I have a task to use machine learning for anomaly detection. I have data as sales count info like that:
{ 5/*bread*/, 10/*milk*/, 2/*potato*/, .../*other products*/ },
{ 6, 9, 3, ... }, { 5, 12, 1, ... },
{ 10/*bread sales count is anomaly high*/, 10, 2, ... },
{ 4, 8, 3, ... }
I coded learning set generator based on idea to turn certain product sales count into array { 5, 6, 5, 10, 4, ... }, calc mean value (let's assume it 5), turn array into percents diff from mean value { 0%, 20%, 0%, 100%, -20%, ... }, so if array does not contains values higher by module than 5%, then there is no anomalies in row. I know I can use simplest self-made functionc to check this, but I HAVE a task to use machine learning for that.
My generator were making sequences like { 1%, 3%, -2%, 5%, 1%, ...} and were labeling them as good. That way it made around 1k good sequences.
After this generator starts to generate anomal sequences by modifing good ones into this: { 24%, 3%, -2%, 5%, 1%, ... }, { -24%, 3%, -2%, 5%, 1%, ...}, { 1%, 24%, -2%, 5%, 1%, ... }, { 1%, -24%, -2%, 5%, 1%, ...}, ..., { 1%, 3%, -2%, 5%, -100% }
Later I transformed this percents into [0, 1] range and fed to multilayer perceptron with 128 neurons in second layer, 32 in third and 2 in output (good or anomaly). After learning I got around 50% recognition rate that is terribly bad.

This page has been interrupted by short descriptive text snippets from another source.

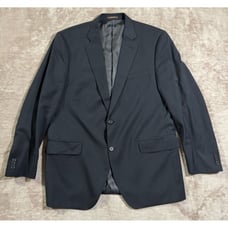 Peter Millar Mens 2 Button Blazer Jacket Wool Long Sleeve Size 44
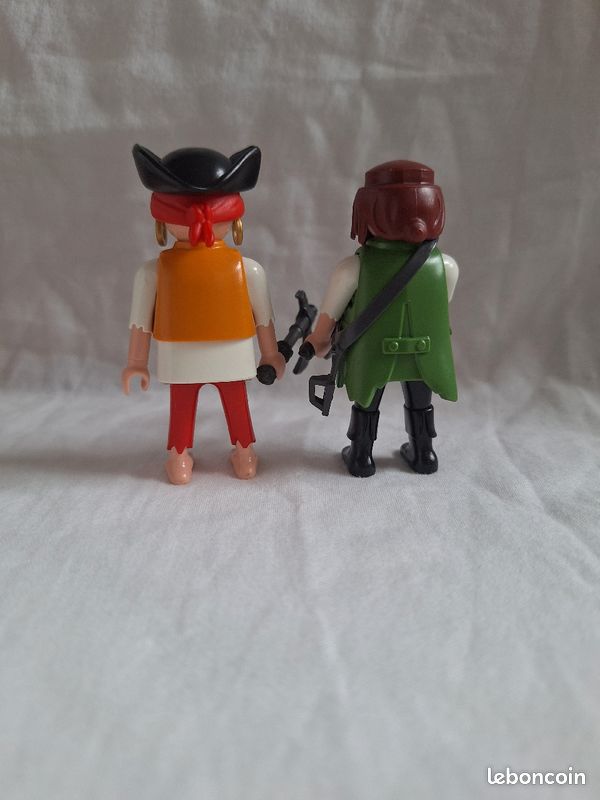 Playmobil pirate (image 3)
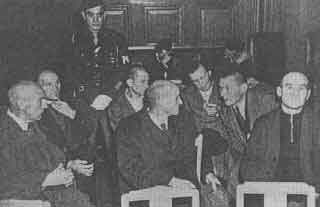 Hadamar Trial Defendants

Then I modified my generator to generate 1k good sequences like that { 1%, 3%, -2%, 5%, 1%, ...} and 1k bad sequences like that { 25%, 50%, -60%, 40%, -80%, ...}. The recognition rate still were around 50%.
Which way is possible to generate learning set, so later network will tell that { 1%, 3%, -2%, 5%, 1%, ...} is good and any of { 1%, -24%, -2%, 5%, 1%, ...} is bad?